Taking these suggestions into account, I just wrote and posted almost 35,000 words on the time in Texas, the wedding and the honeymoon emphasizing the interpersonal interactions and filling in lots of character building and life details while still hitting the plot points that are the key to moving the story forward.

I could have told the same amount of story with half (or less) of the word count, but what many of you readers enjoy about Emmy And Me is the 'fuzzy pajamas', the minutiae of the relationship between our two leads, and their interactions with supporting characters. You don't simply want me to cut to the chase, as it were.

So I've tried to write to accomodate both somewhat competing goals. I've hit the plot points, but wrapped them in the fuzzy stuff.

The most tangible result of this is that Emmy And Me has lost 2.25% of its followers. From a high of 400 after the Texas arc to 391 now. Odlly, it picked up seven favorites during this same period, so I'm left wondering just what is going on.

I've looked through the writer's forums on Royal Road for any other mentions of this phenomenon, thinking it may be some site-wide realignment or shedding of inactive accounts or something, but I haven't seen anything.

So I have to imagine that nine readers lost interest during the wedding and honeymoon arcs.

While that's fine, I really wish I could ask them what it was that made them give up on the story. In effect, what am I doing wrong?

So, those of you that have stayed (and that is 97.75% of you), what do you think I'm doing right with this story, and what am I doing wrong?

Do you like this new emphasis on the 'fuzzy pajamas' or should I return to the somewhat more cut and dried storytelling of the alley fight and its repurcussions?

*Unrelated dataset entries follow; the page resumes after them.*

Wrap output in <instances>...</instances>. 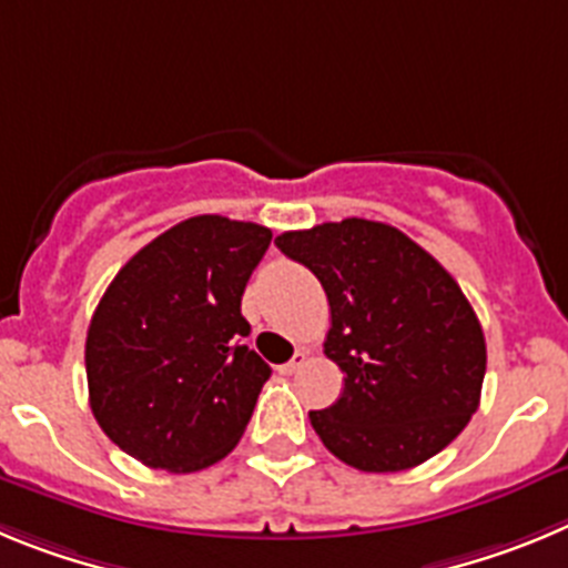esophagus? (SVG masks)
<instances>
[{
	"mask_svg": "<svg viewBox=\"0 0 568 568\" xmlns=\"http://www.w3.org/2000/svg\"><path fill=\"white\" fill-rule=\"evenodd\" d=\"M305 365H308V354H305V351H296L294 359L285 362V365H280V373H285V376H294V373L303 371Z\"/></svg>",
	"mask_w": 568,
	"mask_h": 568,
	"instance_id": "obj_1",
	"label": "esophagus"
}]
</instances>
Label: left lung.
<instances>
[{"label":"left lung","instance_id":"1","mask_svg":"<svg viewBox=\"0 0 568 568\" xmlns=\"http://www.w3.org/2000/svg\"><path fill=\"white\" fill-rule=\"evenodd\" d=\"M274 243L331 305L325 356L345 387L308 413L322 444L362 473H402L442 453L478 410L487 373L481 322L456 280L405 232L362 217Z\"/></svg>","mask_w":568,"mask_h":568}]
</instances>
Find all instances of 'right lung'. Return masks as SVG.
Returning <instances> with one entry per match:
<instances>
[{
	"label": "right lung",
	"instance_id": "1",
	"mask_svg": "<svg viewBox=\"0 0 568 568\" xmlns=\"http://www.w3.org/2000/svg\"><path fill=\"white\" fill-rule=\"evenodd\" d=\"M272 229L197 214L158 234L115 274L90 320L95 422L152 469L197 473L240 442L272 367L243 345L248 277Z\"/></svg>",
	"mask_w": 568,
	"mask_h": 568
}]
</instances>
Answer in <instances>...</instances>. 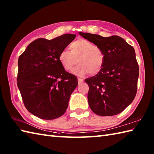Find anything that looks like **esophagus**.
I'll return each instance as SVG.
<instances>
[{"label":"esophagus","instance_id":"1","mask_svg":"<svg viewBox=\"0 0 154 154\" xmlns=\"http://www.w3.org/2000/svg\"><path fill=\"white\" fill-rule=\"evenodd\" d=\"M84 81L83 79H81V78H78V83L81 84V83H83Z\"/></svg>","mask_w":154,"mask_h":154}]
</instances>
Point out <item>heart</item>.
<instances>
[{"mask_svg": "<svg viewBox=\"0 0 154 154\" xmlns=\"http://www.w3.org/2000/svg\"><path fill=\"white\" fill-rule=\"evenodd\" d=\"M69 48L70 51L64 50L59 55V61L65 70L70 71L77 61L79 65L72 73L77 76L83 77L89 73L97 75L102 69L105 57L99 47L85 39L79 38L72 42Z\"/></svg>", "mask_w": 154, "mask_h": 154, "instance_id": "heart-1", "label": "heart"}]
</instances>
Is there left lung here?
<instances>
[{
    "label": "left lung",
    "instance_id": "1",
    "mask_svg": "<svg viewBox=\"0 0 154 154\" xmlns=\"http://www.w3.org/2000/svg\"><path fill=\"white\" fill-rule=\"evenodd\" d=\"M102 49L104 63L96 75L85 79L89 85V105L99 116H114L122 112L134 99L139 67L134 49L121 37L79 32Z\"/></svg>",
    "mask_w": 154,
    "mask_h": 154
}]
</instances>
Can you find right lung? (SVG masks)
I'll return each mask as SVG.
<instances>
[{
    "label": "right lung",
    "mask_w": 154,
    "mask_h": 154,
    "mask_svg": "<svg viewBox=\"0 0 154 154\" xmlns=\"http://www.w3.org/2000/svg\"><path fill=\"white\" fill-rule=\"evenodd\" d=\"M76 35L66 34L52 40L38 38L29 44L18 61L17 85L26 109L44 120L66 111L77 78L61 66L59 55Z\"/></svg>",
    "instance_id": "1"
}]
</instances>
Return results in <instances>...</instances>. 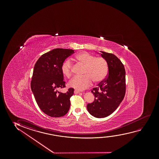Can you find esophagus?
Wrapping results in <instances>:
<instances>
[{
	"label": "esophagus",
	"mask_w": 159,
	"mask_h": 159,
	"mask_svg": "<svg viewBox=\"0 0 159 159\" xmlns=\"http://www.w3.org/2000/svg\"><path fill=\"white\" fill-rule=\"evenodd\" d=\"M80 92L79 91H78V90H76V89H75V90H74V94H75L79 93Z\"/></svg>",
	"instance_id": "esophagus-1"
}]
</instances>
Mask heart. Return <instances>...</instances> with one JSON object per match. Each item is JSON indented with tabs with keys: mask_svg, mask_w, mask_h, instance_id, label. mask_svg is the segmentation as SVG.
Here are the masks:
<instances>
[{
	"mask_svg": "<svg viewBox=\"0 0 159 159\" xmlns=\"http://www.w3.org/2000/svg\"><path fill=\"white\" fill-rule=\"evenodd\" d=\"M73 61L84 65L83 74L70 81L69 86L78 90H84L89 87L93 80L100 83L107 78L109 73V66L107 60L102 57H95L86 52H79L73 58ZM73 64L70 60H66L61 66L63 75L69 78L72 75Z\"/></svg>",
	"mask_w": 159,
	"mask_h": 159,
	"instance_id": "heart-1",
	"label": "heart"
}]
</instances>
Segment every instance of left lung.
<instances>
[{
	"label": "left lung",
	"mask_w": 159,
	"mask_h": 159,
	"mask_svg": "<svg viewBox=\"0 0 159 159\" xmlns=\"http://www.w3.org/2000/svg\"><path fill=\"white\" fill-rule=\"evenodd\" d=\"M100 52L108 63L109 74L92 90L94 101L87 105L89 113L96 118L106 117L113 113L123 100L126 91L123 64L113 54Z\"/></svg>",
	"instance_id": "obj_1"
}]
</instances>
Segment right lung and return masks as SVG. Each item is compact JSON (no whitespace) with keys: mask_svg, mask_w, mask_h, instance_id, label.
<instances>
[{"mask_svg":"<svg viewBox=\"0 0 159 159\" xmlns=\"http://www.w3.org/2000/svg\"><path fill=\"white\" fill-rule=\"evenodd\" d=\"M74 52L72 49L57 48L42 55L35 63L31 89L38 106L50 117H62L69 111L74 89L70 88L65 93L57 89L65 87L61 66Z\"/></svg>","mask_w":159,"mask_h":159,"instance_id":"1","label":"right lung"}]
</instances>
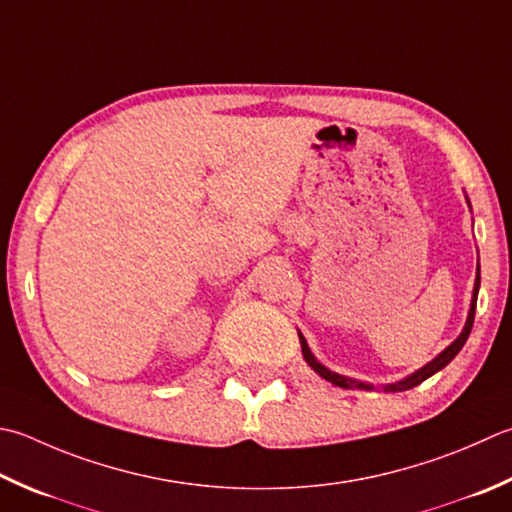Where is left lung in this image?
Returning <instances> with one entry per match:
<instances>
[{
  "label": "left lung",
  "mask_w": 512,
  "mask_h": 512,
  "mask_svg": "<svg viewBox=\"0 0 512 512\" xmlns=\"http://www.w3.org/2000/svg\"><path fill=\"white\" fill-rule=\"evenodd\" d=\"M466 202H468V208H470V199H468V197H466ZM479 284H482V277H479V262H477V277H475V286H473V299H470L468 317H466V324H464V328H462V333H459L455 342L450 344V346H446V348L442 350V353H439L435 359H430V362H428L426 366L417 368L415 373L406 375L404 379H399V382L379 386V384H370V382H362V379H353V377H346V375L335 373V370H330V368H326L322 362H319V359L313 355V350L308 348L306 337L297 330L299 344H302V355H304V359H306V364H308L310 368H313L319 377L326 379V382H330L333 386H339V388H348V390H384V393H402V390L415 388V386H419L422 382H426L428 377H433L435 373H439V370H442L444 366H448L450 362H453L455 355L459 353V350L464 348L466 339H468V335H470V328H473V322H475V308H477Z\"/></svg>",
  "instance_id": "1"
}]
</instances>
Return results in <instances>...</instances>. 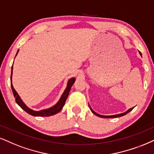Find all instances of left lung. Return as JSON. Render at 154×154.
<instances>
[{
  "instance_id": "1",
  "label": "left lung",
  "mask_w": 154,
  "mask_h": 154,
  "mask_svg": "<svg viewBox=\"0 0 154 154\" xmlns=\"http://www.w3.org/2000/svg\"><path fill=\"white\" fill-rule=\"evenodd\" d=\"M139 54H140V55L141 56V52H139ZM89 109H90V110L91 111V112H92L93 114H95V115L97 116H99V117H101V118H105V119H109V118H117V117H120V116H124V115H126V114H128V113H129V112H131V110L133 109H134V107H132V108H131V109H128L127 111H126V112H124V113H122V114H114V115L105 116V115H101V114H97V113L95 112L91 108L90 105H89Z\"/></svg>"
}]
</instances>
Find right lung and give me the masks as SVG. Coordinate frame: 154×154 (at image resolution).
<instances>
[{"mask_svg": "<svg viewBox=\"0 0 154 154\" xmlns=\"http://www.w3.org/2000/svg\"><path fill=\"white\" fill-rule=\"evenodd\" d=\"M19 50H17V53L15 54V57L17 56V53H18ZM13 65H12V69H11V88H12V91L13 93V95H14L15 98V102L19 106H20L21 108L23 109V110L25 111L28 114H30V115L34 116H52L54 114H57L58 112H60V111L62 110V109L63 108L64 105L65 104L66 100H67L68 94H69V91H70L71 87H72L74 82H75V77H72L68 80L67 84V87L65 89V91H63V94L62 96L60 97V100L58 102L56 103L55 104L53 105V106H51V107L48 108V109H41L40 111H36L34 109H32L30 107H28L26 104L23 102V101L22 100V99L20 98V97L19 96V94H17V92L15 91V89H14V87L13 86L12 84V76H13Z\"/></svg>", "mask_w": 154, "mask_h": 154, "instance_id": "right-lung-1", "label": "right lung"}]
</instances>
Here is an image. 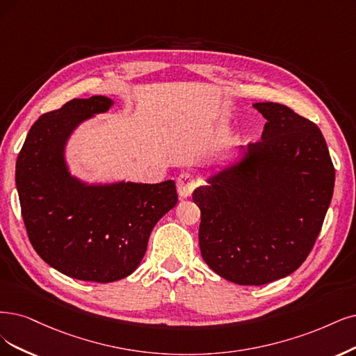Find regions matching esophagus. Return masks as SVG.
Returning <instances> with one entry per match:
<instances>
[{
    "label": "esophagus",
    "instance_id": "1",
    "mask_svg": "<svg viewBox=\"0 0 356 356\" xmlns=\"http://www.w3.org/2000/svg\"><path fill=\"white\" fill-rule=\"evenodd\" d=\"M196 185H198V181L195 180L192 173H189V171L181 173L177 177V193L180 198H189L192 192L195 191Z\"/></svg>",
    "mask_w": 356,
    "mask_h": 356
}]
</instances>
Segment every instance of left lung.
Masks as SVG:
<instances>
[{
    "label": "left lung",
    "mask_w": 356,
    "mask_h": 356,
    "mask_svg": "<svg viewBox=\"0 0 356 356\" xmlns=\"http://www.w3.org/2000/svg\"><path fill=\"white\" fill-rule=\"evenodd\" d=\"M261 140L241 147L195 189L200 248L208 267L242 286H261L298 270L323 227L334 167L321 130L277 102H257Z\"/></svg>",
    "instance_id": "1"
}]
</instances>
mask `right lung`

On a subsidiary note, the fuzzy pajamas style is ill-suited to traditional publishing. If I do try to get this book published via an editor and publishing house I'll have to cut huge swaths out to appease the limitaions of print distribution. As it stands, this would be a thousand page book as of this point, so bigger than a typical James Michener novel. Thick as the proverbial brick.

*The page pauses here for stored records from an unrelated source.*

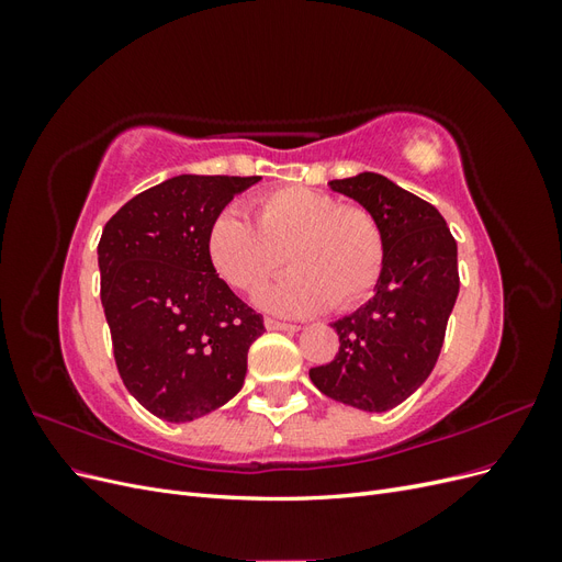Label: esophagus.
<instances>
[{
	"instance_id": "34e87169",
	"label": "esophagus",
	"mask_w": 562,
	"mask_h": 562,
	"mask_svg": "<svg viewBox=\"0 0 562 562\" xmlns=\"http://www.w3.org/2000/svg\"><path fill=\"white\" fill-rule=\"evenodd\" d=\"M265 326L269 330H283V333H297L300 326H295V323H285V321H279V318H265Z\"/></svg>"
}]
</instances>
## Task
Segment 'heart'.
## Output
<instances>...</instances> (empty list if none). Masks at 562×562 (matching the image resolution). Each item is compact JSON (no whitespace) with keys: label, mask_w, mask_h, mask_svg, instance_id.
<instances>
[{"label":"heart","mask_w":562,"mask_h":562,"mask_svg":"<svg viewBox=\"0 0 562 562\" xmlns=\"http://www.w3.org/2000/svg\"><path fill=\"white\" fill-rule=\"evenodd\" d=\"M252 220L236 209L217 213L206 252L236 291L252 293L288 260L293 269L258 295L279 314H312L337 304L349 310L375 288L384 265V236L366 209L339 206L330 194L281 187L252 201Z\"/></svg>","instance_id":"heart-1"}]
</instances>
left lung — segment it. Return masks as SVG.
<instances>
[{"mask_svg": "<svg viewBox=\"0 0 562 562\" xmlns=\"http://www.w3.org/2000/svg\"><path fill=\"white\" fill-rule=\"evenodd\" d=\"M378 220L384 265L375 295L330 326L339 351L310 370L314 386L333 401L366 413L403 403L431 375L459 293L457 244L431 203L380 173L330 180Z\"/></svg>", "mask_w": 562, "mask_h": 562, "instance_id": "8db88e82", "label": "left lung"}]
</instances>
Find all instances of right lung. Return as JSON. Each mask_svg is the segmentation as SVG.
<instances>
[{"label": "right lung", "mask_w": 562, "mask_h": 562, "mask_svg": "<svg viewBox=\"0 0 562 562\" xmlns=\"http://www.w3.org/2000/svg\"><path fill=\"white\" fill-rule=\"evenodd\" d=\"M258 180L168 178L124 203L100 236V300L119 375L159 419H199L244 386L265 323L217 277L206 234Z\"/></svg>", "instance_id": "right-lung-1"}]
</instances>
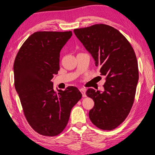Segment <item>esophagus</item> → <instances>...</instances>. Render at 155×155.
<instances>
[{"label": "esophagus", "mask_w": 155, "mask_h": 155, "mask_svg": "<svg viewBox=\"0 0 155 155\" xmlns=\"http://www.w3.org/2000/svg\"><path fill=\"white\" fill-rule=\"evenodd\" d=\"M80 92L82 93L83 97H86V89L84 88H82L80 89Z\"/></svg>", "instance_id": "esophagus-1"}]
</instances>
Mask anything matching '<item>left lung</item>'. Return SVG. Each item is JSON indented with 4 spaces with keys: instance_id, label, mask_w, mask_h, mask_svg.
I'll return each mask as SVG.
<instances>
[{
    "instance_id": "8db88e82",
    "label": "left lung",
    "mask_w": 155,
    "mask_h": 155,
    "mask_svg": "<svg viewBox=\"0 0 155 155\" xmlns=\"http://www.w3.org/2000/svg\"><path fill=\"white\" fill-rule=\"evenodd\" d=\"M74 33L106 80L103 92L87 89V96L94 101L89 119L98 129L113 130L124 122L134 104L138 80L136 54L126 38L106 24L76 28Z\"/></svg>"
}]
</instances>
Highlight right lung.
I'll return each instance as SVG.
<instances>
[{
    "instance_id": "add662e5",
    "label": "right lung",
    "mask_w": 155,
    "mask_h": 155,
    "mask_svg": "<svg viewBox=\"0 0 155 155\" xmlns=\"http://www.w3.org/2000/svg\"><path fill=\"white\" fill-rule=\"evenodd\" d=\"M72 35L71 31H38L26 40L15 59V87L24 114L42 136L61 134L71 109L82 98L77 87L57 92L51 82L59 70L60 51Z\"/></svg>"
}]
</instances>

Should I not give a damn about that and just pad all the fuzz the story needs into it and figure that the weblit serial format encourages such writing? I'll obviously never reach Wandering Inn levels of word count, nor do I want to. I want to write a story that people would enjoy reading. I'm doing this to flex my creative muscles, not in the expectation of becoming the next Stephanie Meyer and having my books optioned into hit movies.

This is for me, and for you, the reader.

The pajama fuzz is easy- it practically writes itself, and while I still keep an eye on the dictum that every passage must either build the characters or advance the plot, I'm not too rigorous about it. Sure, Leah falling on her face trying to get into her wedding gown was comic relief, but it also gave insight into her attitudes and her relationship with Donny, so it wasn't just a non-sequitur. And that has been my guideline in the last few arcs. Go ahead and add the padding, but make sure it still advances the narrative.

So- the 391 of you who have been reading this story, what do you think? I open the floor to comments.

Oh- feel free to comment on specific plot points, developments, character questions etc. If it isn't spoilery, I'll explain or elaborate.